Em discurso na véspera perante a mesma assembleia, Trump chamou de vergonhoso o acordo nuclear, firmado pelo ex-presidente Barack Obama, e disse que seu governo pode abandoná-lo se suspeitar que ele "proporciona cobertura para eventual construção de um programa nuclear".
"Francamente, esse acordo é uma vergonha para os Estados Unidos, e não acredito que os senhores tenham ouvido a minha última palavra a respeito", declarou Trump nesta terça-feira.
O líder americano ainda pediu para que o Irã pare de "financiar o terrorismo", além de definir o país como uma "ditadura corrupta" que tenta desestabilizar o Oriente Médio.
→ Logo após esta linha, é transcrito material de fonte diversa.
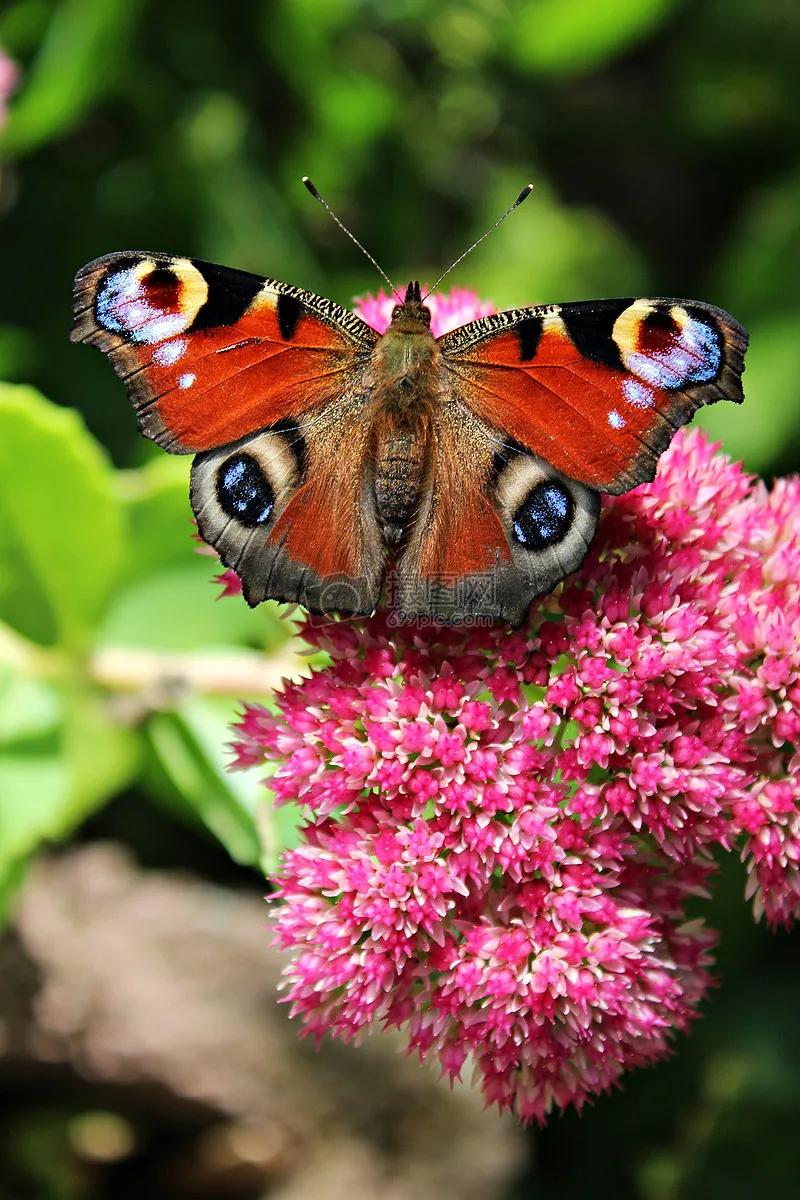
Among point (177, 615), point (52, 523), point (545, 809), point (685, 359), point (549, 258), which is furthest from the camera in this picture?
point (549, 258)

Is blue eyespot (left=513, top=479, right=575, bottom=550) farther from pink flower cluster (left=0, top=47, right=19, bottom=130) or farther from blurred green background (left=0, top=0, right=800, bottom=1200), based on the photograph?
pink flower cluster (left=0, top=47, right=19, bottom=130)

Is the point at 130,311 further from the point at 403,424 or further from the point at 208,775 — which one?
the point at 208,775

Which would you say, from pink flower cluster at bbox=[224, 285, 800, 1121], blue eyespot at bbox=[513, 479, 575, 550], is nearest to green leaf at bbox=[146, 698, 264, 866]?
pink flower cluster at bbox=[224, 285, 800, 1121]

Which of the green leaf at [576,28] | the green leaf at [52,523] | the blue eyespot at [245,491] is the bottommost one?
the green leaf at [52,523]

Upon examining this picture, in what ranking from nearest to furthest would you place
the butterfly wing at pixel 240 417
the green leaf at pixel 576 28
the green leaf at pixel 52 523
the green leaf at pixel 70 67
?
the butterfly wing at pixel 240 417
the green leaf at pixel 52 523
the green leaf at pixel 70 67
the green leaf at pixel 576 28

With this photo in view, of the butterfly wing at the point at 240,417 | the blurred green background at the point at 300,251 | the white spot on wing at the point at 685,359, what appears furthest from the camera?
the blurred green background at the point at 300,251

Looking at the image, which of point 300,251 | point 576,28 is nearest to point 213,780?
point 300,251

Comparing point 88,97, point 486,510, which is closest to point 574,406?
point 486,510

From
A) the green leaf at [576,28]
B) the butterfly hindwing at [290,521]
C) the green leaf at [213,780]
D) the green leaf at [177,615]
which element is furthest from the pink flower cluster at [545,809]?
the green leaf at [576,28]

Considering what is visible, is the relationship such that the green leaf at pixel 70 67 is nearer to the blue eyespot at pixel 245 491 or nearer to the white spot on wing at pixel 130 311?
the white spot on wing at pixel 130 311
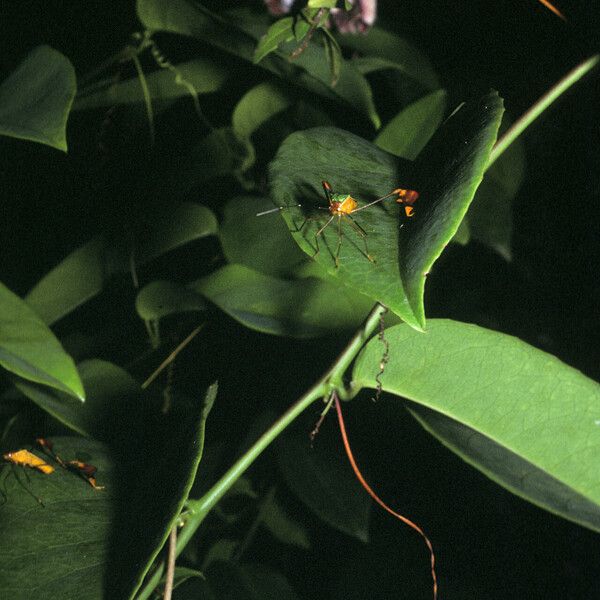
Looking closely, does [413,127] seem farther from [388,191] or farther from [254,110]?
[388,191]

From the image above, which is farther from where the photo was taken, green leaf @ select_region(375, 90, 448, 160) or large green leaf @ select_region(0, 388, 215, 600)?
green leaf @ select_region(375, 90, 448, 160)

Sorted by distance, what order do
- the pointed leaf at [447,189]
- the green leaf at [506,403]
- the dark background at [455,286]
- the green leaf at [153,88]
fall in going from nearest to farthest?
the pointed leaf at [447,189]
the green leaf at [506,403]
the dark background at [455,286]
the green leaf at [153,88]

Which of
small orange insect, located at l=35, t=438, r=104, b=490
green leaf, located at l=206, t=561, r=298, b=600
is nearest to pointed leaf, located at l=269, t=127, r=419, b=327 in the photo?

No dia seguinte, Rouhani também usou o termo "corrupto" para se referir a Trump, aparentemente de forma proposital.
"Seria uma grande pena se esse acordo [nuclear] fosse destruído por corruptos recém-chegados ao mundo político. O mundo perderia uma grande oportunidade", afirmou o iraniano em seu discurso na ONU nesta quarta-feira.
Rouhani destacou que o futuro do acordo, assinado ainda por outras cinco potências mundiais, não pode ser decidido por "um ou dois países". "Ao violar seus compromissos internacionais, a nova gestão americana só destrói sua própria credibilidade e mina a confiança internacional em negociar com o país ou aceitar sua palavra ou promessa", acrescentou.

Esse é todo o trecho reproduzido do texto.